__Verilen Metin__:
☆ ☆ ☆ ☆

Dicle Üniversitesi'ndeki olaylar için kim ne dedi
Olayla ilgili gelişmeleri sıcağı sıcağına aktarmaya çalışan Islah Haber, ilgili kesimlerin sözcülerine ulaşarak görüş ve değerlendirmelerini aldı.
13 Yıl Önce Güncellendi
2013-04-10 21:28:21
Dicle Üniversitesi’nde PKK’li öğrencilerin Mustazaf-Der’in bildiri dağıtmasını engellemesi üzerine başlayan olaylar üçüncü gününe girdi.
ÖZGÜR-DER'DEN SAĞDUYU ÇAĞRISI
Şube Başkanı Serdar Bülent Yılmaz tarafından yazılı olarak gerçekleştirilen basın açıklamasında, gelişen olaylarla ilgili yapılan araştırmalar ve şahitlikler üzerinden olayın gelişim seyrine dair kanaatler paylaşıldı.
Geçmişte yaşanan olaylar üzerinden herkesi bir kez daha düşünmeye çağıran Yılmaz, “Her kesimin yaşananları tanımlamak için ortak bir kavram olarak kullandığı ve dikkat çektiği 'provokasyon'a en başta bu kavramın bilincinde olan kişilerin dikkat etmesi gerekmez mi?” diye sordu.

☆ ☆ ☆ ☆

__Verilen Malzeme__:
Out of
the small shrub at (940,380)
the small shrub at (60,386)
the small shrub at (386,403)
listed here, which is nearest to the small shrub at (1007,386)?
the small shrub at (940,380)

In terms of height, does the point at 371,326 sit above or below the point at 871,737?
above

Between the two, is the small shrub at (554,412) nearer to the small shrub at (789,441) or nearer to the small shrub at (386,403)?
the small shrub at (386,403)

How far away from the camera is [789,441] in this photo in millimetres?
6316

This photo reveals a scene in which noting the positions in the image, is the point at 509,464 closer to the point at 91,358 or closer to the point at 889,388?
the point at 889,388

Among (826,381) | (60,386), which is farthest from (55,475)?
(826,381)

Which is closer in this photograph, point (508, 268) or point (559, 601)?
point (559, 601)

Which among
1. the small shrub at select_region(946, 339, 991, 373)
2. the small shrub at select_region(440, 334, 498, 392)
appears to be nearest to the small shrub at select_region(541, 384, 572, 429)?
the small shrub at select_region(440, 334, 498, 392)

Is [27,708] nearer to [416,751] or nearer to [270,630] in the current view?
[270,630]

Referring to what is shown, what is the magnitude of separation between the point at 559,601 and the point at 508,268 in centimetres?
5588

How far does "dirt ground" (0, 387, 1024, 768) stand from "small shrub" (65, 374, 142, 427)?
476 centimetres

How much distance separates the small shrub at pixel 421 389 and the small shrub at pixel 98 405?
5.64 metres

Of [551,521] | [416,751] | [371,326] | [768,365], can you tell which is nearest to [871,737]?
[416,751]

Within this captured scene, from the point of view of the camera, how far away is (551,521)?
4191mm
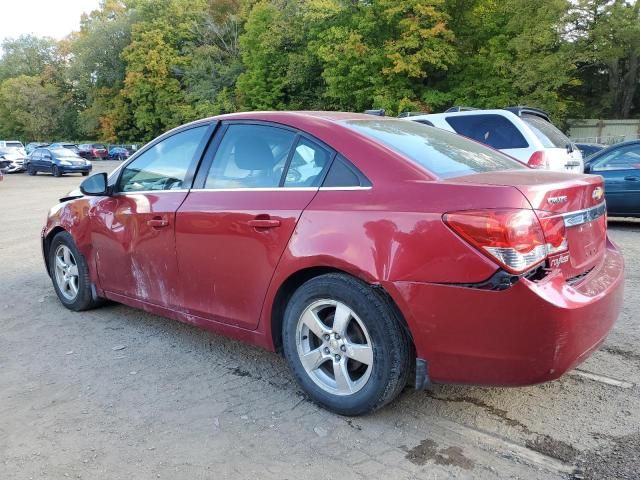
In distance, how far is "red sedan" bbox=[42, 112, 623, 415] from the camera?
2.45 m

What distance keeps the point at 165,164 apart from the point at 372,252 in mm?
2053

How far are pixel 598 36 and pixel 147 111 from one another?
156 feet

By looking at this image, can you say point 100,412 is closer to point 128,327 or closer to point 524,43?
point 128,327

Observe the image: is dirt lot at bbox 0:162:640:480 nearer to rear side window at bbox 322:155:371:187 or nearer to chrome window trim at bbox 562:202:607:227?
Result: chrome window trim at bbox 562:202:607:227

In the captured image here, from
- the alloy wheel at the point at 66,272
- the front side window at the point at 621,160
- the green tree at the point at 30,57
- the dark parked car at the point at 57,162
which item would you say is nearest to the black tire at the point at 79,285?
the alloy wheel at the point at 66,272

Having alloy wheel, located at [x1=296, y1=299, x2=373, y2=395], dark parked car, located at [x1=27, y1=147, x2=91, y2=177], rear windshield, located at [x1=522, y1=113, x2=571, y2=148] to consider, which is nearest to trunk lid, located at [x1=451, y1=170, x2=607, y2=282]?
alloy wheel, located at [x1=296, y1=299, x2=373, y2=395]

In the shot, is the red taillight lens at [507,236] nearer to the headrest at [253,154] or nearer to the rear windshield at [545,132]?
the headrest at [253,154]

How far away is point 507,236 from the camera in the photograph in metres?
2.40

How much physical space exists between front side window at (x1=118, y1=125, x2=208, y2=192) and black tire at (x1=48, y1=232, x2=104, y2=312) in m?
0.85

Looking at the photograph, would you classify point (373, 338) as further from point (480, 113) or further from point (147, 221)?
point (480, 113)

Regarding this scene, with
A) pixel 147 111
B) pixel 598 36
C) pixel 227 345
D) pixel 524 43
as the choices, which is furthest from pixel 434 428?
pixel 147 111

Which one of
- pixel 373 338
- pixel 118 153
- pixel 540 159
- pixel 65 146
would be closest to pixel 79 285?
pixel 373 338

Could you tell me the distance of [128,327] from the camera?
14.9 feet

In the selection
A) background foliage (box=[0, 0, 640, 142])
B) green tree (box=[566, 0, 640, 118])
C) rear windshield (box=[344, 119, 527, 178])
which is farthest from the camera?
background foliage (box=[0, 0, 640, 142])
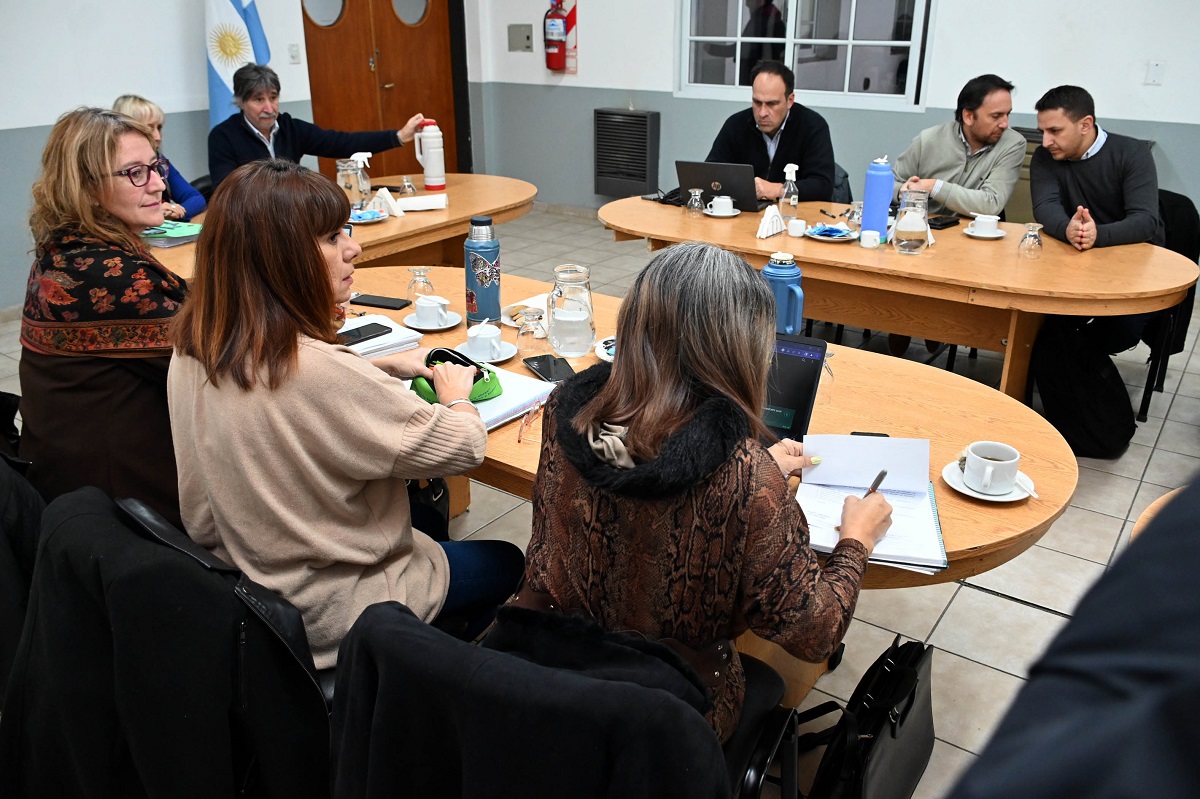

☆ ☆ ☆ ☆

__Yapacaklarınız__:
1. Dicle Üniversitesi haberinde "13 Yıl Önce" sözlerinden "dair kanaatler paylaşıldı." sözlerine kadar uzanan kısmın tamamını birebir kopyalar mısınız?
2. Dicle Üniversitesi haberine göre şu ifadeler doğru mu: (a) Olaylar, Mustazaf-Der'in bildiri dağıtmasının engellenmesiyle başladı; (b) Özgür-Der'in basın açıklaması sözlü olarak yapıldı; (c) Olaylar ikinci gününe girmişti? Her biri için evet ya da hayır diyip haberdeki belirleyici sözleri aynen alıntılar mısınız?

__Cevaplar__:
1.
13 Yıl Önce Güncellendi
2013-04-10 21:28:21
Dicle Üniversitesi’nde PKK’li öğrencilerin Mustazaf-Der’in bildiri dağıtmasını engellemesi üzerine başlayan olaylar üçüncü gününe girdi.
ÖZGÜR-DER'DEN SAĞDUYU ÇAĞRISI
Şube Başkanı Serdar Bülent Yılmaz tarafından yazılı olarak gerçekleştirilen basın açıklamasında, gelişen olaylarla ilgili yapılan araştırmalar ve şahitlikler üzerinden olayın gelişim seyrine dair kanaatler paylaşıldı.

2.
(a) Evet: "PKK’li öğrencilerin Mustazaf-Der’in bildiri dağıtmasını engellemesi üzerine başlayan olaylar"
(b) Hayır: "Şube Başkanı Serdar Bülent Yılmaz tarafından yazılı olarak gerçekleştirilen basın açıklamasında"
(c) Hayır: "olaylar üçüncü gününe girdi"